厚生労働省などは4日、遺伝子を効率よく改変できるゲノム編集技術で作製した受精卵を人の子宮に戻すことを禁止し、違反した場合は罰則を設ける方針を示した。ゲノム編集を施した子「ゲノム編集ベビー」の誕生を規制する新法の制定を検討する。
厚労省と文部科学省、こども家庭庁は同日、ゲノム編集技術を使った受精卵について具体的に議論する合同会議を立ち上げた。2019〜2024年に各省庁の審議会で議論した内容を整理した。
規制内容としてゲノム編集を施した受精卵の子宮移植を禁止し、違反した場合は、10年以下の拘禁刑、または1000万円以下の罰金を科すことを検討する。こうした受精卵を扱う際には計画書の提出を求める規制内容を示した。今後、法制化に向けて検討を進める。法案を取りまとめて早ければ2026年の通常国会に提出する。
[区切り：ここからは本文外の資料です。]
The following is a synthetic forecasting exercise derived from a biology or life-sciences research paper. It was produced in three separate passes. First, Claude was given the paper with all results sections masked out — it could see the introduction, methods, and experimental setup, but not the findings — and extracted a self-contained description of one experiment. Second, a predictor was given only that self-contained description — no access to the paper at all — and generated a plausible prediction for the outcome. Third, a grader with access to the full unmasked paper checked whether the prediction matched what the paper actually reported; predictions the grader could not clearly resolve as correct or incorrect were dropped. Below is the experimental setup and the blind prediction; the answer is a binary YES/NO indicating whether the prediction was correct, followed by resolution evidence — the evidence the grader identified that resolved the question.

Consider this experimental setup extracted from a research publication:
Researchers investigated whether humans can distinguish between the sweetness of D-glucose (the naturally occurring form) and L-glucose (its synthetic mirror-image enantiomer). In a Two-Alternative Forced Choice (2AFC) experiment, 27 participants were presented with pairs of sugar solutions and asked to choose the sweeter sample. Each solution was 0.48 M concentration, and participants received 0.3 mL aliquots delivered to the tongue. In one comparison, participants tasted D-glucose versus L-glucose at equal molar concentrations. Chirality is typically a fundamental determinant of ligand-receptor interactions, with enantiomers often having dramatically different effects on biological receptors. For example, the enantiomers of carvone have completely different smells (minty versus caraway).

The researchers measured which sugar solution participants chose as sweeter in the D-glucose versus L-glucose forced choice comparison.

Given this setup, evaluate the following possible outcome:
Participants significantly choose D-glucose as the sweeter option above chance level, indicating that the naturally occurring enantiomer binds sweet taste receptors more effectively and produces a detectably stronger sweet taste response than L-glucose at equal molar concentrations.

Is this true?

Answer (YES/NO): NO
受精卵は「生命の萌芽(ほうが)」と国の考え方で位置付けられており、慎重な取り扱いが求められる。ゲノム編集した受精卵を子宮に移植して出産すれば、生まれた子供は遺伝子を人工的に改変したゲノム編集ベビーになる。
ゲノム編集ベビーは安全性や倫理面に大きな課題がある。ゲノム編集技術は遺伝性の病気の発症予防に生かせる可能性がある一方、別の遺伝子を誤って改変してしまうと、病気になるリスクもある。遺伝子の改変は将来世代にも影響が続く。狙った容姿や能力を持つ子を誕生させようとする試みにつながれば、優生思想や差別を助長する恐れがあると指摘されている。
ゲノム編集技術を巡っては2012年、遺伝子操作が簡便な技術「クリスパー・キャス9」が開発されて関連研究が急速に発展した。中国の大学の研究者が2018年、エイズウイルスに感染しにくいようにゲノム編集した受精卵から双子の女児を誕生させたと公表し、国際的な非難が殺到した。米欧や中国、韓国はゲノム編集した受精卵の作製を禁止し、違反した場合の罰則を設ける。
日本も2019年、政府が法規制に乗り出す考えを示し議論を続けていた。現状は政府が示した倫理指針に基づいた規制はされているが、破られた場合の罰則がない。厚労省の担当者は「国内大学でも実験動物のマウスを使った関連研究がされるなど、技術が近年発展している」とみており、早期の法制化を急ぐ。
4日の3省庁による別の審議会では、人のiPS細胞などの万能細胞から受精卵を作製する研究の指針も議論する。細胞から精子と卵子を作って、受精卵を作製する研究は従来認められていなかったが、技術の発展を受けて、内閣府の生命倫理専門調査会は8月、研究を認める方針に転換した。
生殖目的ではなく、科学的に合理性のある研究目的に限り受精卵の作製などを認める。培養期間を14日までとして、人の子宮への移植を禁じる。内閣府の方針を基に、各省庁は関連する研究指針を改正する。